Ride anomaly scoring

Code and data to reproduce the results from "Unsupervised Anomaly Scoring of E-Scooter Inertial Signals for Safety Quantification" accepted at ECML PKDD 2026. The method assigns each e-scooter ride an anomaly score from raw IMU data — a 3-axis accelerometer and 3-axis gyroscope sampled at 10 Hz — without supervision, where higher scores indicate more reckless, crash-prone riding.

Pipeline: Raw IMU → FIR low-pass denoising → STFT spectrograms → time-average pooling → dimensionality reduction → anomaly scoring. We refer to the denoised time-average pooled spectrogram features as DTAPS.

Proposed method: DTAPS + Autoencoder + Local Outlier Factor — AP = 0.77 on GBG500; OR ≈ 2.4 per 1-SD (p < 0.001), ≈ 4.7 at the 95th score percentile (p < 0.001) on SRV3490 confirmed-crash data.

Prerequisites

The datasets are stored with Git LFS. Install it first, then clone the repository so the .parquet files are fetched:

git lfs install
git clone https://github.com/voiapp/ride-anomaly-scoring.git
cd ride-anomaly-scoring

Note: If you cloned before installing Git LFS, run git lfs pull to download the data.

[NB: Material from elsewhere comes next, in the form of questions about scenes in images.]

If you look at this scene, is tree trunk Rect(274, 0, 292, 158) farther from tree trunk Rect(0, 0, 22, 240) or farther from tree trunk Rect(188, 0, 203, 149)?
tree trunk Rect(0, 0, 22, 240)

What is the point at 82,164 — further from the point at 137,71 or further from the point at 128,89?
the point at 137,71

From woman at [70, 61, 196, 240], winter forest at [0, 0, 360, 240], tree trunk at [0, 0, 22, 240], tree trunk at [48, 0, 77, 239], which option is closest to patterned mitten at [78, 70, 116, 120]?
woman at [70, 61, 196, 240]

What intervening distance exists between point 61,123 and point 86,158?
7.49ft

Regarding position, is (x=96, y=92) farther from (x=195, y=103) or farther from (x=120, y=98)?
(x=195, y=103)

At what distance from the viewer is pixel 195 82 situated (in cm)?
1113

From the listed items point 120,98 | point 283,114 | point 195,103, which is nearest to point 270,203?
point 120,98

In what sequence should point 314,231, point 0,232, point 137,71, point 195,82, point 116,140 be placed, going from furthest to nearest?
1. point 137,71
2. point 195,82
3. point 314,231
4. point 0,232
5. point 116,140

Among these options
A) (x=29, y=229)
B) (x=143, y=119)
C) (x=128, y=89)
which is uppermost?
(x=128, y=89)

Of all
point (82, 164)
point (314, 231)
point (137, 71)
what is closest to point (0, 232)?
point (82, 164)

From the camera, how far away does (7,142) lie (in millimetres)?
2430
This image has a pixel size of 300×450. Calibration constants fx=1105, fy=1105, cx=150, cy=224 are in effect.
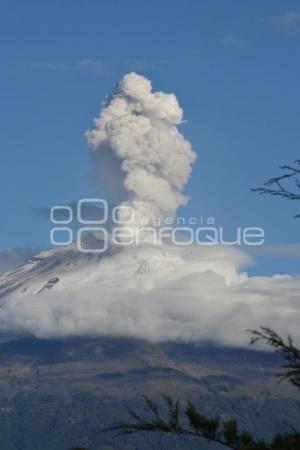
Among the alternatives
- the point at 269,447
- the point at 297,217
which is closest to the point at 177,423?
the point at 269,447

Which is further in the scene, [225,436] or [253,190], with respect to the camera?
[225,436]

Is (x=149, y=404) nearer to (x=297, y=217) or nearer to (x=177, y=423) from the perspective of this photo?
(x=177, y=423)

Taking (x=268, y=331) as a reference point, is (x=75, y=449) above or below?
below

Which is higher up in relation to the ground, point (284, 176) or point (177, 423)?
point (284, 176)

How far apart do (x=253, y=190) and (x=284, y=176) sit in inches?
28.4

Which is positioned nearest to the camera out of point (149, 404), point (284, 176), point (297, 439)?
point (284, 176)

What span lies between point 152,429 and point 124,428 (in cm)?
67

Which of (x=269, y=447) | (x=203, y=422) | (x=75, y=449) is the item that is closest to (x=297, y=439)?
(x=269, y=447)

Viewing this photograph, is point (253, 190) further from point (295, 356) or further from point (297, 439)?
point (297, 439)

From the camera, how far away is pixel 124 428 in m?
25.6

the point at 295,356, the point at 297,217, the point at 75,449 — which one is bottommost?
the point at 75,449

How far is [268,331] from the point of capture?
25.2 m

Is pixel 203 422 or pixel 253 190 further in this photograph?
pixel 203 422

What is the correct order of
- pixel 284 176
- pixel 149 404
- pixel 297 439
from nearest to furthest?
pixel 284 176, pixel 297 439, pixel 149 404
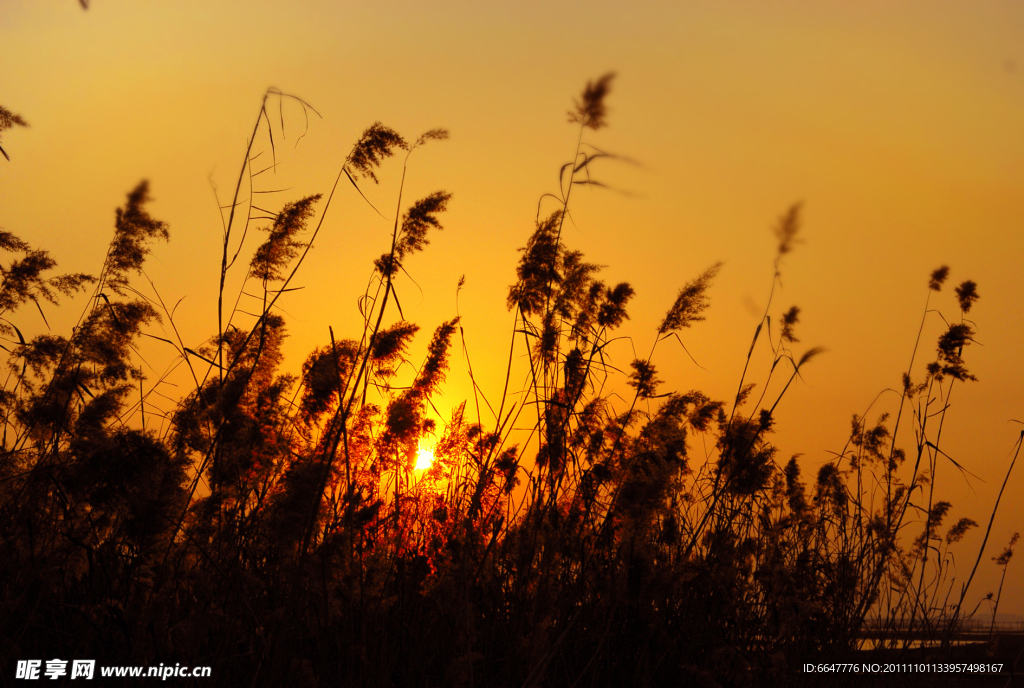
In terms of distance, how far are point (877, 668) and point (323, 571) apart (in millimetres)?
2842

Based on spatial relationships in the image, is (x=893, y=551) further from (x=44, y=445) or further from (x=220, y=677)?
(x=44, y=445)

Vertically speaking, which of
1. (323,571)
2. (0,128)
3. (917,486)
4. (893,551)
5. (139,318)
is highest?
(0,128)

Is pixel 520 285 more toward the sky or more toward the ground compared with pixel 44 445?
more toward the sky

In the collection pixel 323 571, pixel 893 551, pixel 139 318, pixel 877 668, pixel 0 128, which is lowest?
pixel 877 668

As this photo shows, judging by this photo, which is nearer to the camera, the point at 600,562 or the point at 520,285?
the point at 600,562

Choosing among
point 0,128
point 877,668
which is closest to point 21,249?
point 0,128

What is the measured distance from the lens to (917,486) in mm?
4012

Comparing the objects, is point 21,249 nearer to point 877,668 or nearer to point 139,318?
point 139,318

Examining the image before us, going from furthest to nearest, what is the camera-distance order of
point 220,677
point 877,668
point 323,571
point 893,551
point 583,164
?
1. point 893,551
2. point 877,668
3. point 583,164
4. point 220,677
5. point 323,571

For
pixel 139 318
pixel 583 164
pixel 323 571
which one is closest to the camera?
pixel 323 571

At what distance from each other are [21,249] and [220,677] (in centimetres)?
245

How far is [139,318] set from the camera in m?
2.89

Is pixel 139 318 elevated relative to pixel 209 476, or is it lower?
elevated

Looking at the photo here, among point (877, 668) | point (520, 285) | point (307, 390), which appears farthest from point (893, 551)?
point (307, 390)
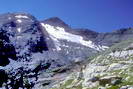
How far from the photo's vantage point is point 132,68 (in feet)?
366

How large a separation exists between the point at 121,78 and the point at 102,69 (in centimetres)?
3851

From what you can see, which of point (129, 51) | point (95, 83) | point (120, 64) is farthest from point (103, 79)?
point (129, 51)

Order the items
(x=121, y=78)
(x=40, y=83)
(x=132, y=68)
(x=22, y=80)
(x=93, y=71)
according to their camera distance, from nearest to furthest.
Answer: (x=22, y=80), (x=121, y=78), (x=132, y=68), (x=93, y=71), (x=40, y=83)

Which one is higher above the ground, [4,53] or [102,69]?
[4,53]

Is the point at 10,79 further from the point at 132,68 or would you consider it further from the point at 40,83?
the point at 40,83

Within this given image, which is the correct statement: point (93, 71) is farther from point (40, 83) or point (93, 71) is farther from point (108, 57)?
point (40, 83)

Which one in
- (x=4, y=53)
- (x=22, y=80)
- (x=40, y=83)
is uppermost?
(x=4, y=53)

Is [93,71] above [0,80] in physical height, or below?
below

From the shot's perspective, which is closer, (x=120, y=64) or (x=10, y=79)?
(x=10, y=79)

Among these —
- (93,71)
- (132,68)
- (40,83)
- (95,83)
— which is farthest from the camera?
(40,83)

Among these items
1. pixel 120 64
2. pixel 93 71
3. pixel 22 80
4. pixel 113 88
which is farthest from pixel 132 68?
pixel 22 80

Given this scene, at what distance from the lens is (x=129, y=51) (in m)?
158

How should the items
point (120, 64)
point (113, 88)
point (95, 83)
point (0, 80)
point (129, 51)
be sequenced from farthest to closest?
1. point (129, 51)
2. point (120, 64)
3. point (95, 83)
4. point (113, 88)
5. point (0, 80)

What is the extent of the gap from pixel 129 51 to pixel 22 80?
125m
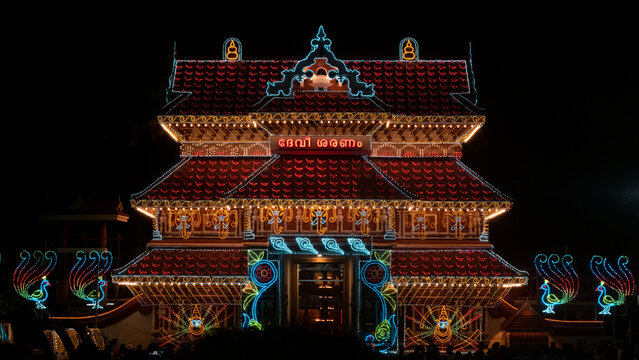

Create and activate a virtual environment, then install dependencies:

python3.10 -m venv .venv
source .venv/bin/activate
pip install -r requirements.txt

Note: When running notebooks, ensure the kernel is set to use the .venv environment.

Data

Location: data/
- GBG500.parquet: Time index and IMU data for 500 rides in Gothenburg (Safe: 416, Safe Overall: 38, Bad Weather: 22, Tandem: 18, Reckless: 6). Reckless rides are the positive class we aim to detect; Safe rides are normal; the remaining categories (Safe Overall, Bad Weather, Tandem) are counterfactual — they lie near the decision boundary and should not be flagged as anomalies.
- GBG500_labels.csv: GBG500 labels (used only for evaluation).
- SRV3490.parquet: Time index and IMU data for 3490 rides in 8 cities across Europe. 698 rides contain topple (fall) events with user-confirmed crashes; the remaining rides have no known or detected topple events. For confirmed-crash rides, crash_ride_id is null; for baseline rides, it points to the associated confirmed-crash ride ID (4 baselines per crash).

Notebooks

Location: notebooks/
- data_info.ipynb: Dataset overview — row counts, total hours, ride duration statistics, and missing-value analysis for GBG500 and SRV3490.
- GBG500_spectral.ipynb: DTAPS feature extraction and anomaly detection for GBG500.
- GBG500_spectral_pca.ipynb: DTAPS + PCA dimensionality reduction and anomaly detection for GBG500.
- GBG500_spectral_baselines.ipynb: Simple baseline anomaly detection methods for GBG500.
- GBG500_spectral_ae.ipynb: DTAPS + AE dimensionality reduction and anomaly detection for GBG500.
- GBG500_spectral_svdd.ipynb: DTAPS + Deep SVDD (Ruff et al., ICML 2018) and anomaly detection for GBG500.
- GBG500_ts2vec.ipynb: TS2Vec (Yue et al., AAAI 2022) and anomaly detection for GBG500.
- GBG500_minirocket.ipynb: MiniRocket (Dempster et al., KDD 2021) and anomaly detection for GBG500.
- GBG500_latent_viz.ipynb: Visualizes the GBG500 dataset in the AE latent space using out-of-fold encoder representations (proposed method, median AP seed), plotting the two latent dimensions with the highest variance colored by ride category.
- SRV3490_or_analysis.ipynb: DTAPS + AE + LOF odds ratio analysis on SRV3490 via conditional logistic regression.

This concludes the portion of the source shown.